Provided text START
God is not standing over you, watching you parent, or keeping track of your every wrong move. He is geared up, ready to jump in the moment you invite Him. So, give it a try today. Having a hard mommy moment? Frustrated over a child’s behavior? Hit with big news? Invite Him in and watch and see how He encounters you IN the moment.
This testimony touched me deeply because a mom in class took what she had learned in our class and taught her teen daughter, who then passed it on – three generations in ONE affected by Kingdom parenting.
She writes: “I have to share. My 16-year-old was babysitting for the first time. The 16-month-old was really fussy the whole time, and she decided to pray for peace and calm over him to calm him down. Within minutes he was at rest.”
Oh, the warriors that children are when they are taught the tools of the Kingdom!!!
I used to have this cycle where events would tell me that I didn’t belong. I would work it out sometimes rather fast, but it took my time and energy. Cycles can be exhausting and wear you out. I began to see this as unfruitful and pressed in further with the Lord. While it was great I could work it out in my heart, I wasn’t so sure God wanted me to be on auto-repeat with the same situation.
As I asked the Lord, I heard the word ‘cattle prod.’ Growing up around Minnesota farms, I knew what a cattle prod was but felt an invitation from the Lord to study them further. WOW! A cattle prod’s purpose is never to kill or destroy the animal; it is to CONTROL them with the purpose of getting them to MOVE IN THE OPPOSITE DIRECTION. I asked God to show me who gave the enemy the legal right to use this tool on me, and I saw my mom. My childhood was full of pain and heart splinters, causing me to move out for good when I was in the 8th grade. But the picture He showed me was when I still lived with my family. Surprised by the time frame, God showed me that my mom would often make comments about me not belonging, or she would say, “Maybe you need to live elsewhere.” This taught me, long before I was removed from the home for good, that I didn’t belong in the circle. So fast forward to adulthood when circumstances gave me the message I didn’t belong; it was like a cattle prod in my side. It would get my attention, and I would stop doing what I was doing and spend time unpacking the hurt and lies. I always found the truth and peace again, but once I realized the root of where this was coming from, I forgave my mom for teaching me I didn’t belong and declared that tool no longer effective. I saw Jesus come to a herd of cows (and had the sense I was one of them). When He scooped me up, I morphed into a little lamb snuggled in His arms. He carried me away from the dirt and manure and brought me to the grassy field. But when He set me down, I immediately tried to run back to the herd. Why in the world would I do that if He just reduced me? He said, “Because it is familiar. You believe you are a heifer, but you are My sheep. The cattle prod is used on those who do not know who they are (identity). It is My job to keep you in the pasture, but I do not use a cattle prod to control you; I use My staff to lead you.”
Provided text END
Dataset extract START
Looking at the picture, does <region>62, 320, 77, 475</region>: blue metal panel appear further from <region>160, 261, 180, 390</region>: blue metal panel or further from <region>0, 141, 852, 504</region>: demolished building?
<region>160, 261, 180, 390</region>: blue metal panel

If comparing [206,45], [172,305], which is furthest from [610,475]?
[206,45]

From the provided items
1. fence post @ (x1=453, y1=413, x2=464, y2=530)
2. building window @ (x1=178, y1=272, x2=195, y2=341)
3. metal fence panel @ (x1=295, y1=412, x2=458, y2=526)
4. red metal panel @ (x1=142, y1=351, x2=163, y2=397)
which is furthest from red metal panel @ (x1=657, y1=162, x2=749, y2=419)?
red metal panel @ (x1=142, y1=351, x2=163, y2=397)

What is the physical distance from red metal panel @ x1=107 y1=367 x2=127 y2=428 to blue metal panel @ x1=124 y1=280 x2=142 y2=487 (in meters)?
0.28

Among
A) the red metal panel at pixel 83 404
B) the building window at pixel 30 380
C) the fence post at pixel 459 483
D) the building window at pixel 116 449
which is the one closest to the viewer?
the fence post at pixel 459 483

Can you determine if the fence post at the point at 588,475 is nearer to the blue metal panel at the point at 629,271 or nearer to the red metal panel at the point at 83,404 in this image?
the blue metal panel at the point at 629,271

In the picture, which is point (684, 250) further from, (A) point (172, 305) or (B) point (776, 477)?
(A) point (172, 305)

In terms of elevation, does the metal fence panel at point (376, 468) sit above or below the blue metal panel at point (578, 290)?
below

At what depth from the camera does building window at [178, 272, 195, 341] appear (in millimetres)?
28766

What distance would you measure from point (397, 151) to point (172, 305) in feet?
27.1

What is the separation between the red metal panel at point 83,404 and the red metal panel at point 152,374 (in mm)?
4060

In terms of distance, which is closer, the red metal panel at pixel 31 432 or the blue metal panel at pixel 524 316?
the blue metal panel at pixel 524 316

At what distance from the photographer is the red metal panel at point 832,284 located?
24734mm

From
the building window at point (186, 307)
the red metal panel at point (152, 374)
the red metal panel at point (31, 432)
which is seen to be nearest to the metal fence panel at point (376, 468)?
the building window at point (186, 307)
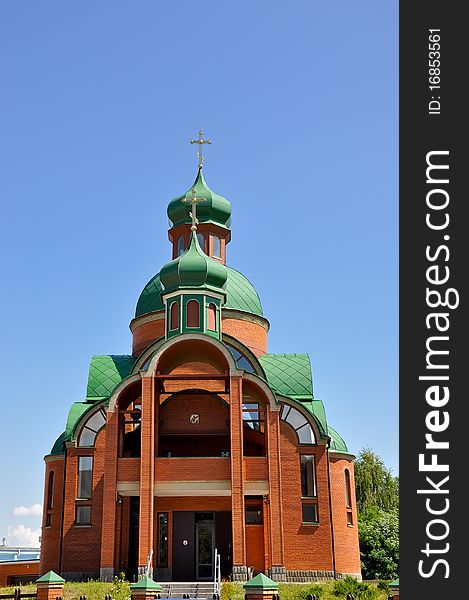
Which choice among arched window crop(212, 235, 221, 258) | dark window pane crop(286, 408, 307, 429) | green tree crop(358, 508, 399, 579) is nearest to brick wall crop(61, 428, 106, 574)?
dark window pane crop(286, 408, 307, 429)

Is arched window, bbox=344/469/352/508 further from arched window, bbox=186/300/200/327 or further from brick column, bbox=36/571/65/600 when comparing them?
brick column, bbox=36/571/65/600

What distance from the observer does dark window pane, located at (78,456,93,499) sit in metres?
23.9

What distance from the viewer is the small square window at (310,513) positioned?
23.2 m

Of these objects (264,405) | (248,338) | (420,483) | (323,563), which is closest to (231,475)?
(264,405)

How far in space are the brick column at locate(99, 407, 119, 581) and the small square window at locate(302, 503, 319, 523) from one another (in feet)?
19.4

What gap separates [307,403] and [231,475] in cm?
512

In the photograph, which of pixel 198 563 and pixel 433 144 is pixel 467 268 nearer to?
pixel 433 144

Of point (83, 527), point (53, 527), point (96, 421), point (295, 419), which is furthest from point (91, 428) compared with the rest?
point (295, 419)

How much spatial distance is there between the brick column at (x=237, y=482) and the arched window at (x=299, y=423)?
8.93 feet

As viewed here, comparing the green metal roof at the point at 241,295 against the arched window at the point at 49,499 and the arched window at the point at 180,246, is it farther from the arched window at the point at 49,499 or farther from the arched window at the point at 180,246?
the arched window at the point at 49,499

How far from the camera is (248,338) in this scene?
95.1 feet

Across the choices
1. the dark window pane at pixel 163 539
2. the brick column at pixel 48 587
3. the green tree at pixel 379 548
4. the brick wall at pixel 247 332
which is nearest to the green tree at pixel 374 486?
the green tree at pixel 379 548

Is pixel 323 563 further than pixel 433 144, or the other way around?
pixel 323 563

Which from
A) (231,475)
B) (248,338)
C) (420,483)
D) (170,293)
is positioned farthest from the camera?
(248,338)
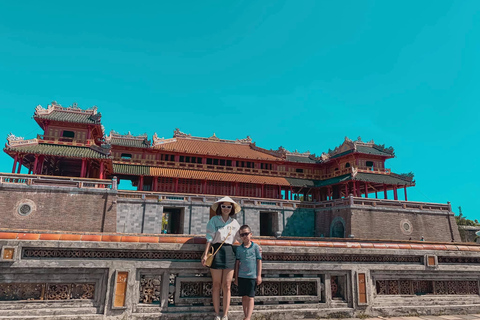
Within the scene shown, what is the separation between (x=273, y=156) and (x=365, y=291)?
32.7m

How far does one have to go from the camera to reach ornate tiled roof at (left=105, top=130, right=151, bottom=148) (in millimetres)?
32500

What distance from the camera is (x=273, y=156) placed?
126 feet

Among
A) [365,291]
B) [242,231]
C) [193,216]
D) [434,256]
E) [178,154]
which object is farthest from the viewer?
[178,154]

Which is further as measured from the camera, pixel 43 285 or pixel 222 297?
pixel 222 297

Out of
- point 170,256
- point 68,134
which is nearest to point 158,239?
point 170,256

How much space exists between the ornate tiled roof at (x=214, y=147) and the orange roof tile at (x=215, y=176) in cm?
234

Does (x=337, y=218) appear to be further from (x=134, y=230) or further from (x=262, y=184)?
(x=134, y=230)

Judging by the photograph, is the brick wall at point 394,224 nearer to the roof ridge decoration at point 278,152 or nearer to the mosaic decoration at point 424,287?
the roof ridge decoration at point 278,152

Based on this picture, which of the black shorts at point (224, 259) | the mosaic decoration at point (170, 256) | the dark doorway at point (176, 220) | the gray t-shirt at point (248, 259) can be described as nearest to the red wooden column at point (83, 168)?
the dark doorway at point (176, 220)

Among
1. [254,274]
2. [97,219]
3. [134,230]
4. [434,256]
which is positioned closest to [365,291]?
[434,256]

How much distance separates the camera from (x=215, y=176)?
32.8m

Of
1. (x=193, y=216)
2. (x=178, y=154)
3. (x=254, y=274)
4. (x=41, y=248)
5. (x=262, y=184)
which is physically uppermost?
(x=178, y=154)

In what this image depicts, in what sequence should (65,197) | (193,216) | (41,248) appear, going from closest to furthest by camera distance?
(41,248), (65,197), (193,216)

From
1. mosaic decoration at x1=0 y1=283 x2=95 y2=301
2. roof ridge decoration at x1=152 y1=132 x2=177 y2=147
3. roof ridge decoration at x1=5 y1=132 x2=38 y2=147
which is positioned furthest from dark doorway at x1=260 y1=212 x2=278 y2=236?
mosaic decoration at x1=0 y1=283 x2=95 y2=301
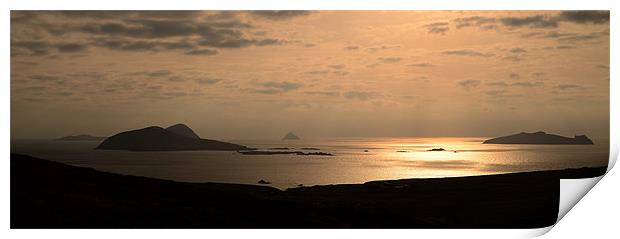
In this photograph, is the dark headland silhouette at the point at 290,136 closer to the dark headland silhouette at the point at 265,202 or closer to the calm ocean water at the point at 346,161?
the calm ocean water at the point at 346,161

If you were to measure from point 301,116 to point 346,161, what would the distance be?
1.22 feet

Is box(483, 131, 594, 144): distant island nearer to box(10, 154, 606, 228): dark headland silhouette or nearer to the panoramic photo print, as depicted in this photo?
the panoramic photo print

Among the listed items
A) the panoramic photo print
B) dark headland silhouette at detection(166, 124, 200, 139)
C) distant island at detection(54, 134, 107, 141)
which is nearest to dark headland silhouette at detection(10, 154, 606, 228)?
→ the panoramic photo print

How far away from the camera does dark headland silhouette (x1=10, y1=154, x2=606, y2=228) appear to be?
5008mm

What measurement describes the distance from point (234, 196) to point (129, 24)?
1162mm

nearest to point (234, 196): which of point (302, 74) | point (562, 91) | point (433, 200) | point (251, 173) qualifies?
point (251, 173)

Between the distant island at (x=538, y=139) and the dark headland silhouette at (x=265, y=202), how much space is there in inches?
7.1

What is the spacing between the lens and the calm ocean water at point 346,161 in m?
5.03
Dataset extract END
_Task instructions_.
**a.** Please answer these from the Kingdom parenting passage:
(i) How old was the teen daughter who babysat for the first time?
(ii) In what grade did the writer move out of the family home for good?
(iii) What does Jesus say He uses to lead the writer, instead of a cattle prod?
**b.** Resume the Kingdom parenting passage, picking up after its final sentence.

_Responses_.
**a.**
(i) She was 16 years old.
(ii) The writer moved out in the 8th grade.
(iii) He uses His staff.

**b.**
The irony of the cattle prod is that it always seemed to happen right before something big in my life, and it caused me to not only stop but move in the opposite direction. Hmmm.
HeartWork – Do you have an area of your life where you feel like you get cattle prodded out of the blue, and it takes you days or weeks to find your footing again? Ask Jesus to show you what He wants you to see. Maybe this isn’t so much about you but about the enemy using past experiences to shock you into old cycles. Ask Holy Spirit to bring healing to the area you keep getting poked in and for Him to break the power of the cattle prod. You are not a heifer. You are His sheep!